Whether you’re beginning at Mile “0” in BC’s Dawson Creek, or somewhere in Alaska, don’t let the kids miss the dinosaur action at the Tumbler Ridge Dinosaur Discovery Gallery. It really is the perfect place to start or finish your adventure and it’s a must-see for adults, too. Read on to find out why!

This is a real dinosaur research zone, with some of the biggest dinosaur bone finds in Western Canada. The Museum operates the Peace Region Paleontology Research Centre, employing paleontologists Rich McCrea and Lisa Buckley, a married couple and world renowned dinosaur research team.
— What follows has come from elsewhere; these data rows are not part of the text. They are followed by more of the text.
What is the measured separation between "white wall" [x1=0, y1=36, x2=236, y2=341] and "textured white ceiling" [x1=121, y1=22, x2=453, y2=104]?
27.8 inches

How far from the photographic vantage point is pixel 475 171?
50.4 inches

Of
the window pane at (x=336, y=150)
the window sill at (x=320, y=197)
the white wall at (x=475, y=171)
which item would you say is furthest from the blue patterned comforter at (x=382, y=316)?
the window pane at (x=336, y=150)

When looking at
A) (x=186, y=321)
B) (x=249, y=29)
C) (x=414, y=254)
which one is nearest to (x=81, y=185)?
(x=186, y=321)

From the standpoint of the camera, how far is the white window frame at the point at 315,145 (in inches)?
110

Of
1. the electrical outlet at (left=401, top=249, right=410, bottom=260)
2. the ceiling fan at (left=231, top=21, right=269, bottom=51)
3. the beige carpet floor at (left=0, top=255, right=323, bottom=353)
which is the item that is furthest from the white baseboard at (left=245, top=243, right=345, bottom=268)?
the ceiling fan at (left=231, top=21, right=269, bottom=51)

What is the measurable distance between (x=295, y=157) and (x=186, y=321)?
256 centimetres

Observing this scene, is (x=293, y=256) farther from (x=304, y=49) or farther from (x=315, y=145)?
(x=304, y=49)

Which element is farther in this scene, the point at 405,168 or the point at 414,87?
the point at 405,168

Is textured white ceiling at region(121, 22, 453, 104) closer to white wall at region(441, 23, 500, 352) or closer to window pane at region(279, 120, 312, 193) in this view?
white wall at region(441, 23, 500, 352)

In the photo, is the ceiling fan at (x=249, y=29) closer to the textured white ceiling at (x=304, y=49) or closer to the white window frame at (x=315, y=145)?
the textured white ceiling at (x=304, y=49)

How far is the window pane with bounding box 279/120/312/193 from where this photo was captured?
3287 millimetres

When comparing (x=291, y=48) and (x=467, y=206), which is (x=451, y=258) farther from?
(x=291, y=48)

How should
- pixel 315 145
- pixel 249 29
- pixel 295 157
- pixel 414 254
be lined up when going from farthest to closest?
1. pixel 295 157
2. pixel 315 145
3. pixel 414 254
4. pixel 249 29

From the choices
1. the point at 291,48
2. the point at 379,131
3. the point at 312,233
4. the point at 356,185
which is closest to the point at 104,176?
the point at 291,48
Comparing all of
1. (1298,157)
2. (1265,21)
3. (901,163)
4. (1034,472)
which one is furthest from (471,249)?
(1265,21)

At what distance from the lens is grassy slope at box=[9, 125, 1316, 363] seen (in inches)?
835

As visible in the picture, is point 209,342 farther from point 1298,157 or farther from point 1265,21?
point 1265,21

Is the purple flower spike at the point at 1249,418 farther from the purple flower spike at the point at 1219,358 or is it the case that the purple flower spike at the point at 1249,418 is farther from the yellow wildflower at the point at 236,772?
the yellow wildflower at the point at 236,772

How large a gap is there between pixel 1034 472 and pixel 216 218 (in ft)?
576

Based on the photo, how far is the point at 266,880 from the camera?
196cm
In 2010, Rich and his team unearthed the most complete Hadrosaur skeleton ever found. Then, in 2014, he and Lisa

“published a paper that sent shockwaves through the international scientific community effectively proving, from trackways discovered in Tumbler Ridge, that T-Rexs were pack hunters. Because one wasn’t scary enough!”(source: tumblerridge.ca)

Volunteers and other scientists have also helped build the impressive collection here. For more information about the actual work, including what’s been found and how it’s collected, stored and displayed, please visit prprc.com.

The Dinosaur Discovery Gallery at the Museum recently expanded. It’s now bigger and better than ever! Check out a “full-scale, 100 million-year-old track environment,” an interactive theatre, material from two major BC excavations and displays that make up “the vast majority of the terrestrial vertebrate record of Western Canada.” In other words, if the “vertebrate tracks and traces” you want to see aren’t here, you probably won’t see them anywhere else!

New this year, the Dinosaur Discovery Gallery is offering Education Programs for children, giving them a close-up look at what pro dino-hunters do to make their finds, and what they do after they unearth the bones of ancient monsters.

Here’s what kids can expect to learn in Education Programs at the Gallery:

  • How to prepare fossils
  • How to make museum quality replicas of fossils
  • How to excavate a dinosaur (or any other type of fossil)
  • Outdoor activities, including neighbourhood bird-watching and games

For more information, visit the website.

Paleontology is a hot topic around here, but the Tumbler Ridge Museum intends to keep expanding, creating museum exhibits that celebrate other great aspects of this region, too, such as the abundant wildlife, including grizzlies, black bears and 227 species of birds, from the eastern and western BC habitats that merge here.

Tumbler Ridge is located along the beautiful, eastern slopes of the northern Rocky Mountains and is known as the “waterfall node of the north,” for its dozens of wild cascades. This attracts hikers and campers, not to mention jet-boat and helicopter flight-seeing enthusiasts!

To get to Tumbler Ridge, take Highway 52 from Dawson Creek or Highway 29 from Chetwynd.